--- Page extract ---

French art collector, vineyard owner, financier and politician

Maurice Edmond Karl de Rothschild (19 May 1881 – 4 September 1957) was a French art collector, vineyard owner, financier and politician. He was born into the Rothschild banking family of France.

==Early life==
Maurice de Rothschild was born on 19 May 1881 in Boulogne-Billancourt near Paris. He was the second child of Edmond James de Rothschild (1845–1934) and Adelheid von Rothschild. He grew up at the Château Rothschild in Boulogne-Billancourt.

==Career==
Rothschild inherited a fortune from the childless Adolph Carl von Rothschild (1823–1900) of the Naples branch of the family and moved to Geneva, Switzerland where he perpetuated the new Swiss branch of the family.

Rothschild was elected in 1919 to the Chamber of Deputies, where he served until 1929. Between 1929 and 1945, he was a member of the Senate for Hautes-Alpes.

In June 1940, during the Battle of France, Rothschild and several family members received Portuguese visas from Aristides de Sousa Mendes, allowing them to flee France for Portugal. Maurice de Rothschild sailed from Lisbon to Scotland the following month.

==Personal life and death==
In 1909 Maurice de Rothschild married Noémie de Rothschild. Her mother was Marie Hermine Rodrigues Péreire (1860–1936), daughter of Eugène Péreire of the Péreire banking family whose Crédit Mobilier were arch-competitors of the Rothschilds. Noémie Halphen and Maurice de Rothschild had one child, a son Edmond.

==Legacy==
Maurice de Rothschild is commemorated in the scientific name of a species of Malagasy lizard, Paracontias rothschildi.

Maurice de Rothschild's African expedition 1904-1905, zoological in nature, was conveyed in a three-volume
archive and published in 1922, entitled "Voyage de M. le baron Maurice de Rothschild en Éthiopie et en Afrique orientale anglaise (1904-1905) : résultats scientifiques : animaux articulés ". It is housed at the Biological Diversity Heritage Library.

--- Given data ---

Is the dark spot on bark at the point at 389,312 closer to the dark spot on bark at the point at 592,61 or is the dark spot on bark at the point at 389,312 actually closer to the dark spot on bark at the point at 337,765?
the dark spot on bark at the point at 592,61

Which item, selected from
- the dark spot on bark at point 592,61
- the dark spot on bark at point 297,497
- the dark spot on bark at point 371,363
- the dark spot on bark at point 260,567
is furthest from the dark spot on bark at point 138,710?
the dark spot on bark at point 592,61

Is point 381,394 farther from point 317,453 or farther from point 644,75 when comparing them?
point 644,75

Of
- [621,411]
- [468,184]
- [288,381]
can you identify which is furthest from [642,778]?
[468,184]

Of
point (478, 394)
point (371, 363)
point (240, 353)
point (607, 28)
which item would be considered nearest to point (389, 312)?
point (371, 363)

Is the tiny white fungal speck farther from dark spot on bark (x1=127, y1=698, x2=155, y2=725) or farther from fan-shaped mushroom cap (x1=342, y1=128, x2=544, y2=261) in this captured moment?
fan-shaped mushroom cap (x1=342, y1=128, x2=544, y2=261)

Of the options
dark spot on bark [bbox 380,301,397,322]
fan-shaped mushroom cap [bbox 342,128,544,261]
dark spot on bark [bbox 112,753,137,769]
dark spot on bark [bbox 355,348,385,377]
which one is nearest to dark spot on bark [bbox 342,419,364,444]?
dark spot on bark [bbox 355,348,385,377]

---
--- Given data ---

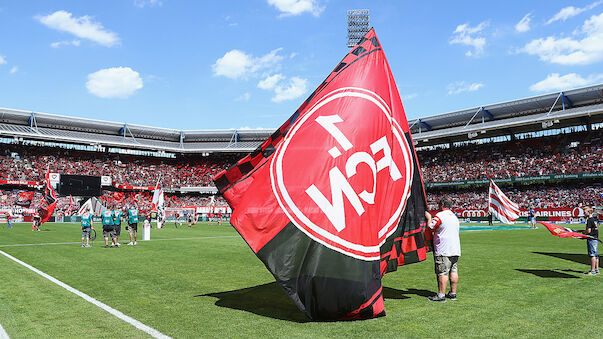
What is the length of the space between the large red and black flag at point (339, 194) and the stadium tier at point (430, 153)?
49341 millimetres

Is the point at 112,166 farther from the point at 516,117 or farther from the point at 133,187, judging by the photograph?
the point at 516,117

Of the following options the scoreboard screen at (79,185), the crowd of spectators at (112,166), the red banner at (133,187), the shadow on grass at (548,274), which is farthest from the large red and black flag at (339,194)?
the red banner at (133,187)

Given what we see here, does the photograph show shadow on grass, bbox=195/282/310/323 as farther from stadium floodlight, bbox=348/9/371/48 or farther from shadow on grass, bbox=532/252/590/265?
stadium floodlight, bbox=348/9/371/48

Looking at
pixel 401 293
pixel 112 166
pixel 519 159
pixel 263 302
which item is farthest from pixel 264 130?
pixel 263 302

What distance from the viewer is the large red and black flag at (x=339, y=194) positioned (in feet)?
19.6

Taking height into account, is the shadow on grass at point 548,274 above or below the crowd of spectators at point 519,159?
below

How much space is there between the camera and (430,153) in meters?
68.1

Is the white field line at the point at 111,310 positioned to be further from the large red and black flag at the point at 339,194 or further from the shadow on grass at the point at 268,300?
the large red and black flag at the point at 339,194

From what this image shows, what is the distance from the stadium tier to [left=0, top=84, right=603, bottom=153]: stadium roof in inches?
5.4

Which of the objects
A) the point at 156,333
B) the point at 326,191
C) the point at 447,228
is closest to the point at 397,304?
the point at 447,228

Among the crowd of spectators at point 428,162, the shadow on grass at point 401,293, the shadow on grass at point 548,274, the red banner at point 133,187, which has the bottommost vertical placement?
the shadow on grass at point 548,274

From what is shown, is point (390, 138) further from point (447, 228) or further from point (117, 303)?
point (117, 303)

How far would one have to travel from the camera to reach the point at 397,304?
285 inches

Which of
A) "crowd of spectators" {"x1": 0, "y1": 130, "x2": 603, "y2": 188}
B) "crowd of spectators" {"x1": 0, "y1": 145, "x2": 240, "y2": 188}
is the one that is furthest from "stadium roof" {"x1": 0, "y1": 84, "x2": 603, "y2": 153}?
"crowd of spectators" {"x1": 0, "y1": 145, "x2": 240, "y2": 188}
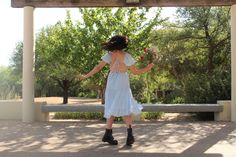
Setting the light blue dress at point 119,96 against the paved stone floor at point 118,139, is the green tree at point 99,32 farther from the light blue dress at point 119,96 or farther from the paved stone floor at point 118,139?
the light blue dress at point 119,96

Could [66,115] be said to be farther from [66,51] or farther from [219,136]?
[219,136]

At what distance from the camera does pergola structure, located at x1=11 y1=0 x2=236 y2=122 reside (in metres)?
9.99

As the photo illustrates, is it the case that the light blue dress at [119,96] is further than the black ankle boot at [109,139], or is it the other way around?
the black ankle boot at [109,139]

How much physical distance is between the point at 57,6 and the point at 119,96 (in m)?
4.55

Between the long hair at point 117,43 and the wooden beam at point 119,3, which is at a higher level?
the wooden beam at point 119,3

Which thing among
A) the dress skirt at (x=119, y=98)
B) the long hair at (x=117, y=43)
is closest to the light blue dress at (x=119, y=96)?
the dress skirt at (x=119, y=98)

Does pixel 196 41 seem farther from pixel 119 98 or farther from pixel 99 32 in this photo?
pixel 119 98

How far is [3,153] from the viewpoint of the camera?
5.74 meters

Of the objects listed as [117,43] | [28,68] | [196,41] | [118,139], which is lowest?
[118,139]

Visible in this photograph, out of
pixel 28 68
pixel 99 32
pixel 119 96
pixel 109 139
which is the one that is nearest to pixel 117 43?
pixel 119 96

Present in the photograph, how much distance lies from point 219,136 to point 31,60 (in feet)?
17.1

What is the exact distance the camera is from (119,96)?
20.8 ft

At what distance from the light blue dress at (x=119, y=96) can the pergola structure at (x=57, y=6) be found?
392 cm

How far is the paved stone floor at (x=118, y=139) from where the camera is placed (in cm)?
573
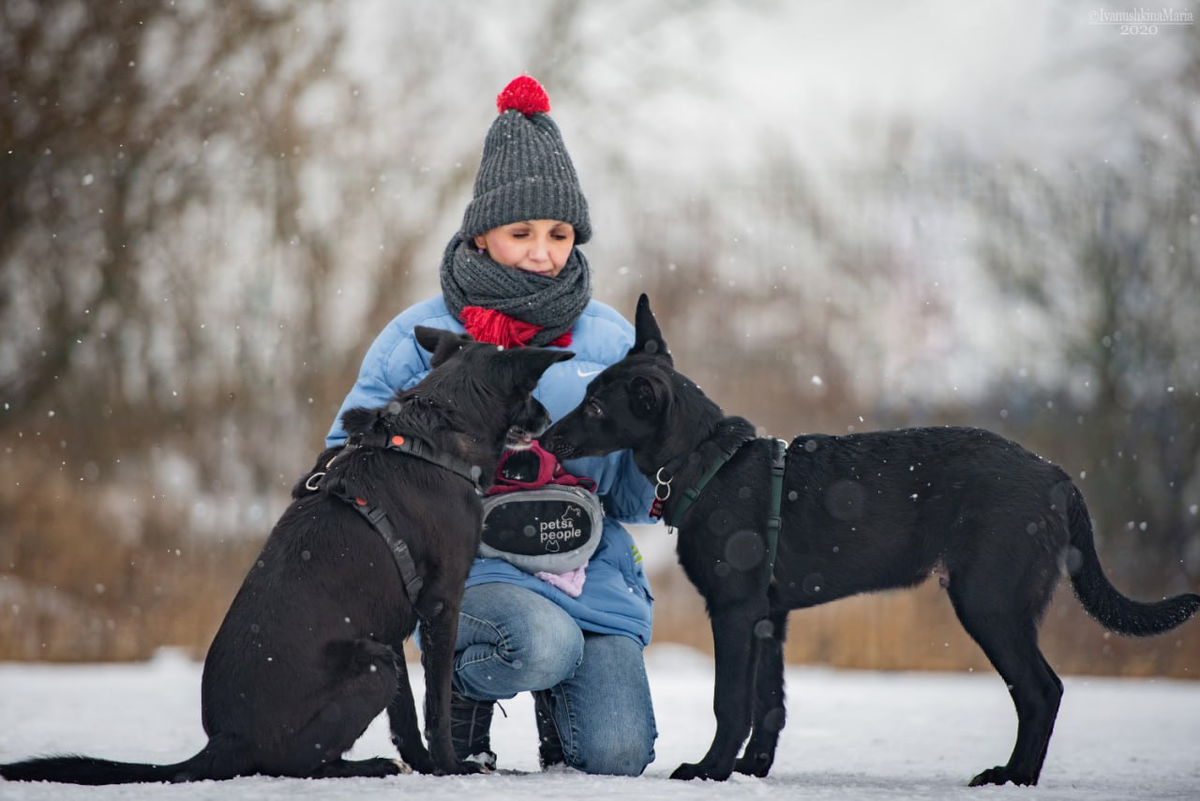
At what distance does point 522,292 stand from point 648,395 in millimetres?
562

---

● Required action 1
Reproduce the passage of the Maurice de Rothschild article starting at "Maurice Edmond Karl" and ending at "Rothschild in Boulogne-Billancourt.".
● Required action 2
According to the Maurice de Rothschild article, what is the scientific name of the Malagasy lizard species that commemorates him?

● Answer section 1
Maurice Edmond Karl de Rothschild (19 May 1881 – 4 September 1957) was a French art collector, vineyard owner, financier and politician. He was born into the Rothschild banking family of France.

==Early life==
Maurice de Rothschild was born on 19 May 1881 in Boulogne-Billancourt near Paris. He was the second child of Edmond James de Rothschild (1845–1934) and Adelheid von Rothschild. He grew up at the Château Rothschild in Boulogne-Billancourt.

● Answer section 2
Paracontias rothschildi